A $500m five-year bond sold by junk-rated Avis Budget Car Rental at the beginning of May rose to 117 cents on the dollar this week. Embattled cruise operator Viking’s $675m five-year bond rose to 115 cents, while a 10-year bond sold by Ford in April, a month after the car company was cut to junk, has climbed to 119 cents.
A turning point for the market came on March 23 when the Fed stepped in to support the corporate bond market, going as far as pledging to begin buying companies’ debt to help support prices.
Although the Fed has not yet fully rolled out its bond-buying programme, investors have poured almost $40bn into investment-grade bond funds since the central bank’s announcement, according to data from EPFR Global. That in turn has helped fuel a record amount of bond issuance.
An analysis of $965bn of bonds sold in the US since the beginning of March by the bond-trading platform MarketAxess, carried out for the Financial Times, showed that the debt is now trading at more than $70bn above its face value.
“If you were willing to lend to companies when markets were illiquid and there was a tremendous amount of uncertainty then you’ve been rewarded for that,” said Ashish Shah, head of fixed income at Goldman Sachs Asset Management.
GSAM’s investment-grade credit fund has risen 20 per cent since March 23, lifting year-to-date returns to about 4 per cent, according to data from Morningstar Direct.
Other funds have rebounded. American Funds’ $1.2bn corporate bond fund stands out as one of the best-performing investment-grade corporate bond funds tracked by Morningstar, up 8.8 per cent for the year. At the bleakest point in March it was down 7.5 per cent.
Pimco’s investment-grade credit bond fund, one of the largest of its kind with close to $18bn under management, has bounced back from a year-to-date loss of more than 12 per cent in March to a gain of 1.6 per cent.
Overall, investment-grade credit has returned 15.7 per cent since the Fed’s intervention, according to an index run by Ice Data Services.
Still, a number of analysts say the market has further to run, despite the yield on investment-grade bonds closing in on a record low set at the beginning of this year, according to the Ice index.

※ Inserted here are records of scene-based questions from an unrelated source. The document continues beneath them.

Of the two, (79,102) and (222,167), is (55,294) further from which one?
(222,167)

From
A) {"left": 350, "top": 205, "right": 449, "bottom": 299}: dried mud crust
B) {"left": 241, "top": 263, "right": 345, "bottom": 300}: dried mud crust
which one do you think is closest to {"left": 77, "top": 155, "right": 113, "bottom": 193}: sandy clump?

Dovish monetary policy is expected to keep interest rates low, meaning that investors have been obliged to venture into riskier corporate bonds to eke out higher returns.
Furthermore, as companies begin to emerge from the downturn caused by the spread of coronavirus, an element of caution and conservative management is likely to set in, said analysts. That means cash is conserved, new bond sales drop off and existing debt is paid down, benefiting investors in the market.
“What you are witnessing is the early stages of a new credit cycle,” said Viktor Hjort, global head of credit strategy at BNP Paribas. “That is when you can get double-digit returns in investment-grade credit.”